That is a fairly definitive way of asking a girl out. Only the densest of people could not treat that as an offer of a date.

Hope this was helpful.
Buy her a few drinks, then if she's pissed enough you might get away with "grab your coat luv - you've pulled!"
At Uni, it's far easier. Without trying to sound like a pick-up artist. If there's a girl you're attracted to in any of the settings listed above, just say something along the lines of "Hey, i noticed you over there and just wanted to say you look really nice/pretty"...She'll say thanks...then maybe comment on one of her features trying to guess what country she's from etc...then kick off a convo from there by either getting her number/asking for a date. It's more acceptable in an environment such as a party etc, than just off the street.
Original post by Over2you
At Uni, it's far easier. Without trying to sound like a pick-up artist. If there's a girl you're attracted to in any of the settings listed above, just say something along the lines of "Hey, i noticed you over there and just wanted to say you look really nice/pretty"...She'll say thanks...then maybe comment on one of her features trying to guess what country she's from etc...then kick off a convo from there by either getting her number/asking for a date. It's more acceptable in an environment such as a party etc, than just off the street.

would a gig work?
Original post by jonathanemptage
would a gig work?

Any social situation where people are coming together to meet is fine. Just don't do it on the street as many people get freaked out by that.
Reply 6
Subbed. Lets have proper responses here for once, this will actually help the majority of guys here.
I wouldn't. I'd rather be asked out (and there's like 1 in a million chance of that happening :wink:
Get rich and powerful, then wait until she asks you. There are no ugly men, only poor ones.
Original post by kumon
Subbed. Lets have proper responses here for once, this will actually help the majority of guys here.


Do this! ^
Reply 10
Original post by kumon
Subbed. Lets have proper responses here for once, this will actually help the majority of guys here.


Retweet!

Agreed. The TSR Definitive guide to asking someone out!
"Do you gotta bae or nah?"


Posted from TSR Mobile
Rent a Lamborghini for one day and pick up girls


Posted from TSR Mobile
Reply 13
Original post by pshah2
How do you ask a girl out in the following scenarios? I am a complete novice here.

1. You just met her at a conference
2. You just met her freshers week
3. You just met her at a friend's party or a social gathering

These three are pretty much the same. Just tell her "let's [do whatever it is] sometime" or "I'm doing [whatever it is] on [whenever], you should come along." Better to lead rather than ask her permission. If she doesn't want to she can still say no thanks.

Original post by pshah2
4. You've just met her, and you want to be part of her life whether it be friendship or girlfriend. You don't want rejection!

If you don't want rejection then you aren't ready to ask someone out. Like it or not rejection is on the cards and trying to avoid it will only lead you down the path of being just friends.

Original post by pshah2
5. You've known her for a while/ are friends with her friends and she's become single.

Same as 1-3. Don't make a big deal out of it.

Original post by pshah2
6. She's friends with one of your friends and you don't know how to hint that you like her!

Tell her, "you're cute." Then ask her as in 1-3.

* **ENTRIES PROVIDED**
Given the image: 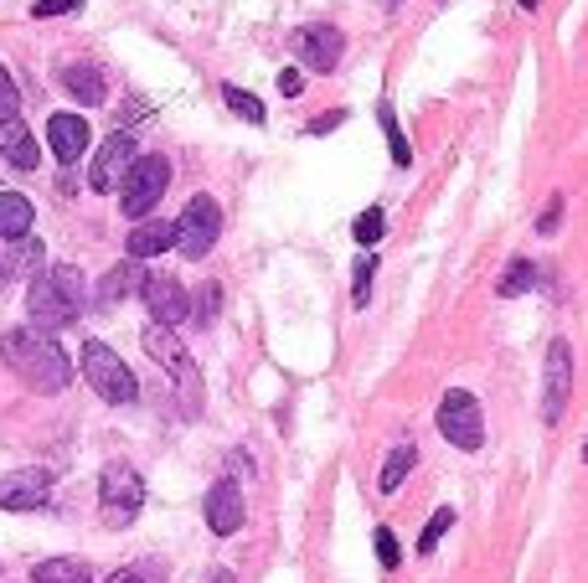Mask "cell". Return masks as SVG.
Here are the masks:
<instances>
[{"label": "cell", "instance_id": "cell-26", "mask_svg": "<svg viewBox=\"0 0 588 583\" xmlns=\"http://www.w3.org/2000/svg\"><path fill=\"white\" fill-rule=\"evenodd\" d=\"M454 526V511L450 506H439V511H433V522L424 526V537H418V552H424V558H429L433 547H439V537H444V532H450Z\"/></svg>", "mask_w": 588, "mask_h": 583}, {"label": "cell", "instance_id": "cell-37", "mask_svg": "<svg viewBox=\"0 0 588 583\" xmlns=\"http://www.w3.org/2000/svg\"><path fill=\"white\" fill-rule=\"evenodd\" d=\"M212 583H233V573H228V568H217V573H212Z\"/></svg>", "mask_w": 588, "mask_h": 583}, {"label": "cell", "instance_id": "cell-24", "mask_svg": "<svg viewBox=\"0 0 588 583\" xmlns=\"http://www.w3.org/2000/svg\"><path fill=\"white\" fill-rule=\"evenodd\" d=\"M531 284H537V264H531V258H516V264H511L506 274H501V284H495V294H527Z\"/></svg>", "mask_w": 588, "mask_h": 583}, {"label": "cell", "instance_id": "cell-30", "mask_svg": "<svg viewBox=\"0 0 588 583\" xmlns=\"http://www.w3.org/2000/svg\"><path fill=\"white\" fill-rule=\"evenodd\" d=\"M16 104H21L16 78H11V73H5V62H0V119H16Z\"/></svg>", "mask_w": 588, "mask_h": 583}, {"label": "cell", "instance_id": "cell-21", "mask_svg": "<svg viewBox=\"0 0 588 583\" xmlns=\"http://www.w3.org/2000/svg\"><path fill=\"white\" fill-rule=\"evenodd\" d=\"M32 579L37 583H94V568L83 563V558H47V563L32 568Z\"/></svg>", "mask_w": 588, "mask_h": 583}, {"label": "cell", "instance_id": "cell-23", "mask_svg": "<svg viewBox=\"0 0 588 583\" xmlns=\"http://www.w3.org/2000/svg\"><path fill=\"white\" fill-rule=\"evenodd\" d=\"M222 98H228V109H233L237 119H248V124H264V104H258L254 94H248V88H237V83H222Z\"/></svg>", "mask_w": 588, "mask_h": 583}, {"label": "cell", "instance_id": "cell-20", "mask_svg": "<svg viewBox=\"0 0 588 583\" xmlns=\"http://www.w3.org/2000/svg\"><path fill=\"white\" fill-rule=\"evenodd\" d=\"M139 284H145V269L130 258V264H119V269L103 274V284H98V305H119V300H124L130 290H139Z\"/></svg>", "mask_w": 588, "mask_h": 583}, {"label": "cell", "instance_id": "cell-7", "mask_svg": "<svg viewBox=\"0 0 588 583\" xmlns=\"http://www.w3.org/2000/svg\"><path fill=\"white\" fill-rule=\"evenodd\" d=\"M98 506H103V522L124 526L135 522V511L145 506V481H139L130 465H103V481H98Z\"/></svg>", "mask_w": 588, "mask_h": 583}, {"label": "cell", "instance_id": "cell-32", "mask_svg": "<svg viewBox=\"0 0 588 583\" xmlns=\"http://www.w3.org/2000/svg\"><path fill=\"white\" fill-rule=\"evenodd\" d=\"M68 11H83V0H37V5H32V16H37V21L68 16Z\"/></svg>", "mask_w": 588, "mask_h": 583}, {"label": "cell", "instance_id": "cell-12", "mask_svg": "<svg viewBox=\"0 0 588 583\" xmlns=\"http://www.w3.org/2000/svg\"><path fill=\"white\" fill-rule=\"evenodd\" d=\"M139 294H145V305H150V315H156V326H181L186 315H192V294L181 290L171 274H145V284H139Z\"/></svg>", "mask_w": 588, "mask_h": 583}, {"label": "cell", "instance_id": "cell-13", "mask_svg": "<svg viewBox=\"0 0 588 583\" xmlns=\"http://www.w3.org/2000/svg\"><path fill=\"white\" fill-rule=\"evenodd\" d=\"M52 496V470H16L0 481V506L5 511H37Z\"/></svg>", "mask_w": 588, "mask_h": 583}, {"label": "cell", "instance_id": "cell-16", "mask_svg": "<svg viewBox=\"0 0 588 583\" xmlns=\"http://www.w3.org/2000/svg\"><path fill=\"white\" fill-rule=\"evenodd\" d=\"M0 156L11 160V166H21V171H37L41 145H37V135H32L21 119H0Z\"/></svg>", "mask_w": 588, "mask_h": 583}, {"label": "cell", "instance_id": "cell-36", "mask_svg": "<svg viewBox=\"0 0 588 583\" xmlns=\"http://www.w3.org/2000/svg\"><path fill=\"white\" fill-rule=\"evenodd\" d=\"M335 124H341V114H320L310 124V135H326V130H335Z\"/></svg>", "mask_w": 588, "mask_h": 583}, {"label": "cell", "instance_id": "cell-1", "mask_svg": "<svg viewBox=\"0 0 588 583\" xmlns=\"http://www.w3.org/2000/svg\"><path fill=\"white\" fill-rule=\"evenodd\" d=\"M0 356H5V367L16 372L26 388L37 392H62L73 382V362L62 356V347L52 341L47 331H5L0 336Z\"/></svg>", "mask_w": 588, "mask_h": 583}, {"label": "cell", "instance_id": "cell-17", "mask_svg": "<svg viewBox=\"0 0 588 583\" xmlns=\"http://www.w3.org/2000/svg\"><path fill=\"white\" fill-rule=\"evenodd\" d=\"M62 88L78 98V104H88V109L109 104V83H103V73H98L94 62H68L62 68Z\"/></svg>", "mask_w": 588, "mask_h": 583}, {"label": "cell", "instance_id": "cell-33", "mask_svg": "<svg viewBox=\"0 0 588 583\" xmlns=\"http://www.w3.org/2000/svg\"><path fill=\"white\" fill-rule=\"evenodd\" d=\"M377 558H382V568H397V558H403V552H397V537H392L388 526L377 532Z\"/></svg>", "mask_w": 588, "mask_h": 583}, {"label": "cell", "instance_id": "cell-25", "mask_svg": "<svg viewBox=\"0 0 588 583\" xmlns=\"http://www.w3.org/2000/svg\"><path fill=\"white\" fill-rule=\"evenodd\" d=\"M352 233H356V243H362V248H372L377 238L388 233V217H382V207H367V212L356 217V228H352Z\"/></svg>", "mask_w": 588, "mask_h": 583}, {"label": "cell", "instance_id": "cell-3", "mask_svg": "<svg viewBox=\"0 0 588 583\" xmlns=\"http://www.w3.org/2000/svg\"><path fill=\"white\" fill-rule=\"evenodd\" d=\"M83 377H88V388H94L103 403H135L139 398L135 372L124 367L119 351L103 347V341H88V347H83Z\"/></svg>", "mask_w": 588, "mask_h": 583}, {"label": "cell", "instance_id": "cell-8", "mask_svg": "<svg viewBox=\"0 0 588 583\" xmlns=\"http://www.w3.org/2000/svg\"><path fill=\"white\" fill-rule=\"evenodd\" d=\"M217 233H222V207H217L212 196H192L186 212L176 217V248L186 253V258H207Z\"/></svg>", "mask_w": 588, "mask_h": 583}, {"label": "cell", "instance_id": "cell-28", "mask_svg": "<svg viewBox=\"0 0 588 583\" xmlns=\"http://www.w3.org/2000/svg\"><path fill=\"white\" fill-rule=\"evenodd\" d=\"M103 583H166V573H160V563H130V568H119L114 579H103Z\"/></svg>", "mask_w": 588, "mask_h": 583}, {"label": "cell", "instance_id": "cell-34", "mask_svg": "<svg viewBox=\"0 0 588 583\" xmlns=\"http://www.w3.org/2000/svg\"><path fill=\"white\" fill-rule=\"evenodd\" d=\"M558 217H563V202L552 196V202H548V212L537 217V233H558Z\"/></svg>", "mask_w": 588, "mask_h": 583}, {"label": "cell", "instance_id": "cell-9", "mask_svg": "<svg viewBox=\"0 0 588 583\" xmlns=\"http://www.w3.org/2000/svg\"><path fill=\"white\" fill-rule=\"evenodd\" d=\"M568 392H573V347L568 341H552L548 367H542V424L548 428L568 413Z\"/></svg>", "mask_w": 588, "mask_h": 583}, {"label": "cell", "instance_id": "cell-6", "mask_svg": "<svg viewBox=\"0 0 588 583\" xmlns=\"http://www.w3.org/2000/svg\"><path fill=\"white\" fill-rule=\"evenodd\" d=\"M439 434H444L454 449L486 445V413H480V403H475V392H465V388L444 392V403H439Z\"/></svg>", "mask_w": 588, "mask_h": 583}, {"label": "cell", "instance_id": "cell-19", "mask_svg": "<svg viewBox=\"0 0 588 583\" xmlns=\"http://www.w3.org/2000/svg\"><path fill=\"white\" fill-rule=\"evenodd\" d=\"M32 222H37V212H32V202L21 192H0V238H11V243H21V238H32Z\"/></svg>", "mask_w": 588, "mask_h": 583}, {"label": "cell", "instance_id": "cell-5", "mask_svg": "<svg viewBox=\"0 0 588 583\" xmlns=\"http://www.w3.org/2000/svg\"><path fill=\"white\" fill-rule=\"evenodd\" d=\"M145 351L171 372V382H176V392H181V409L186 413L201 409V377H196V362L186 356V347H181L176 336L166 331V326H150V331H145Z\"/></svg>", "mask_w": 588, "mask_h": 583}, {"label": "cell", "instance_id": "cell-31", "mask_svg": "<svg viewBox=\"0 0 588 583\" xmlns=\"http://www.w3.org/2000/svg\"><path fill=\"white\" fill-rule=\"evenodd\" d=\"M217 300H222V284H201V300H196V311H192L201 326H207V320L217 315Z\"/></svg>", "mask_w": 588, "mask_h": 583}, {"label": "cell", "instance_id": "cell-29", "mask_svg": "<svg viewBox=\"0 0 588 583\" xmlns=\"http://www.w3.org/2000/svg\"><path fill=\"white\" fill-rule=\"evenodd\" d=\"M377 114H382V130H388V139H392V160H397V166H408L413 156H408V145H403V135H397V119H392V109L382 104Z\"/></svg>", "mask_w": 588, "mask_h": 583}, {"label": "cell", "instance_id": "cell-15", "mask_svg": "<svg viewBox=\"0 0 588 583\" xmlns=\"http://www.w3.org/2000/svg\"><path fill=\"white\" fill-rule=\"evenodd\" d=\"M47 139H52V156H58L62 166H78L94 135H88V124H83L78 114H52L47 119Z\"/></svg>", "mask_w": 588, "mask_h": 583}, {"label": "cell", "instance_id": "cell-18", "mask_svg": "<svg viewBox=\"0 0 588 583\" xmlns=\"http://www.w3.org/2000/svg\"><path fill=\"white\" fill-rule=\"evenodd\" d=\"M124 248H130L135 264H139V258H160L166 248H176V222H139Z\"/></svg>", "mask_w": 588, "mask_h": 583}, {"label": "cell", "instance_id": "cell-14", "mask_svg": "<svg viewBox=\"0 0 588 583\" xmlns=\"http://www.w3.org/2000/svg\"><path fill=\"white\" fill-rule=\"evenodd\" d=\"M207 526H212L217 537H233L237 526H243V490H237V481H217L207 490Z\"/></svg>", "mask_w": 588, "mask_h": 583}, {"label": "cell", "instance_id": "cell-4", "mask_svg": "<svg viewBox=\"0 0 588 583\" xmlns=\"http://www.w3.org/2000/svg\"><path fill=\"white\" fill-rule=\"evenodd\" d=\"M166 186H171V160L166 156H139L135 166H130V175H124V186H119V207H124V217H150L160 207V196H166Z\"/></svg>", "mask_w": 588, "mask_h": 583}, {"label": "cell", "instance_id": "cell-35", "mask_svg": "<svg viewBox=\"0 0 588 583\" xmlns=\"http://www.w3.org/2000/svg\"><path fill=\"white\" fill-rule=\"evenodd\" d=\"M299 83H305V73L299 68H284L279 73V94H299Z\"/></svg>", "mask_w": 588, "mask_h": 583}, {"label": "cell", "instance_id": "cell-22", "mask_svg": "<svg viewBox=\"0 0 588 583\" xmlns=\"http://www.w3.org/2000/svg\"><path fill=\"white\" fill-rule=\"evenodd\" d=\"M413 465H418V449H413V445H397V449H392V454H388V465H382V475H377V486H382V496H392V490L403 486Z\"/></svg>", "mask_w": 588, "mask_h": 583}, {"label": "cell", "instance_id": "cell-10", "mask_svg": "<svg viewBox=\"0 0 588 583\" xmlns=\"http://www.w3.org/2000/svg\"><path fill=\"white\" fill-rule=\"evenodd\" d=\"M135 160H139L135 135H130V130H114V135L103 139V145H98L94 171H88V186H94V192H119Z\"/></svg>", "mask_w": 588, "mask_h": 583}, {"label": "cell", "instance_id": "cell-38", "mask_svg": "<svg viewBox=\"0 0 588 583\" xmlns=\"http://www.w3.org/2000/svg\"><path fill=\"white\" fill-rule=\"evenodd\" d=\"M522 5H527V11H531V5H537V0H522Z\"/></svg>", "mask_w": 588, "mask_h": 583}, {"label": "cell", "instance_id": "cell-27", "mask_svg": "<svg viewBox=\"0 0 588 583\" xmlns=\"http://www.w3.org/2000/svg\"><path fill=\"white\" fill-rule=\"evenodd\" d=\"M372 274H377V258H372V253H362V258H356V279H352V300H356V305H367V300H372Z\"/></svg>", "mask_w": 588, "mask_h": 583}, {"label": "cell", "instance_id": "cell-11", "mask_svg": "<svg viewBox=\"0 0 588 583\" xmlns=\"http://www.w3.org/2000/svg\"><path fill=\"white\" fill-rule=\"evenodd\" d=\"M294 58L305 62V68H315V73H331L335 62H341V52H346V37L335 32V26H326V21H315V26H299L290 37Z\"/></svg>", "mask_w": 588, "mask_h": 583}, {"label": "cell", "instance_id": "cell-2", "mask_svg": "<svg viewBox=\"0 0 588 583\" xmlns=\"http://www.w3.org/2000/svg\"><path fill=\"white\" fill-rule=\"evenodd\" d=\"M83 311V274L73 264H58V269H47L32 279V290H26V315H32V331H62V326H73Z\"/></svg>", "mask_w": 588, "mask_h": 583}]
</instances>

* **PROBLEMS AND TASKS**
[A] Change the forum thread on asking someone out: reproduce it between "These three are" and "say no thanks.", inclusive, replacing "permission" with "approval".
[B] According to the forum thread on asking someone out, where should you not approach someone, and why?
[C] Resume the forum thread on asking someone out from where it stops.

* **RESPONSE LIST**
[A]
These three are pretty much the same. Just tell her "let's [do whatever it is] sometime" or "I'm doing [whatever it is] on [whenever], you should come along." Better to lead rather than ask her approval. If she doesn't want to she can still say no thanks.

[B] On the street, because many people get freaked out by that.

[C]
Original post by pshah2
What exactly do you say? I'm at uni. I'm a complete beginner when it comes to dating or asking girls out.

What to say isn't much the problem - it's actually saying it and not being a wuss. If you're hesitant, make a big deal out of it or play it too safe, it will hurt your chances.
Reply 14
Original post by miser
These three are pretty much the same. Just tell her "let's [do whatever it is] sometime" or "I'm doing [whatever it is] on [whenever], you should come along." Better to lead rather than ask her permission. If she doesn't want to she can still say no thanks.


If you don't want rejection then you aren't ready to ask someone out. Like it or not rejection is on the cards and trying to avoid it will only lead you down the path of being just friends.


Same as 1-3. Don't make a big deal out of it.


Tell her, "you're cute." Then ask her as in 1-3.


What to say isn't much the problem - it's actually saying it and not being a wuss. If you're hesitant, make a big deal out of it or play it too safe, it will hurt your chances.


This is solid advice. Thanks!

Yes I guess you just have to pluck up your courage, tap her on the shoulder and go for it...nothing ventured, nothing gained!
Reply 15
Original post by pshah2
How do you ask a girl out in the following scenarios? I am a complete novice here.

1. You just met her at a conference
2. You just met her freshers week
3. You just met her at a friend's party or a social gathering
4. You've just met her, and you want to be part of her life whether it be friendship or girlfriend. You don't want rejection!
5. You've known her for a while/ are friends with her friends and she's become single.
6. She's friends with one of your friends and you don't know how to hint that you like her!

What exactly do you say? I'm at uni. I'm a complete beginner when it comes to dating or asking girls out.


i think this is useful i wrote this on my old account but i cant member the password.

Be confident
this means not stuttering, holding your self in a weird way, standing awkwardly, fidgeting, wobbly voice, struggling to control voice pitch, errrmmming umming and ahhhing. give the right amount of eye contact. meaning dont stare at here too much thats creepy and dont look at the floor all the time like ur being told off. a good habit would be to make sure your face doesnt look down. break eye contact by looking at different things like whats in her hands her shoes maybe stuff thats around her or in the background behind her. but keep ur face engaged in her direction. and what ever you do dont look at ur phone your watch or behind you. also dont apoligise. dont come up to her saying sorry - your doing nothing wrong. she might look at you stunned that someone has approached her in public or what ever but just remember "this is normal" you are the one doing the normal thing and behaving normally.

a good example of this is i went into a shop recently to ask for bacon sandwich without any butter. i was confident. i new what i had said and that there was nothing odd about what i said. i knew i had said it clearly and loudly not shouting but loud enough to be heard clearly to cut through the noise of the kitchen and other customers chatting.
the dude behind the till looked at me blankly like there was something wrong with me and said "what?" staring right back at him and now looking at him like an impatient parent that hasn't got time for foolish games. i calmly and patronisingly repeated myself. the whole situation dawned on the guy and he quickly scurried off looking down at the floor as he mentally went over the situation in his head realising he was a retard for not understanding the simple modification to "not include butter" into a bacon sandwich.

thats an example of confidence. holding your ground and knowing that what you said and did was perfectly acceptable and normal by civil standards. when the guy said "what" a lot of people would have become submissive and just chuckled innocently like they were clumsy in what they said and repeat themselves bashfully.

oh yea and remember all women think they are ugly. its true. they really do. they talk a lot of ****. but they do.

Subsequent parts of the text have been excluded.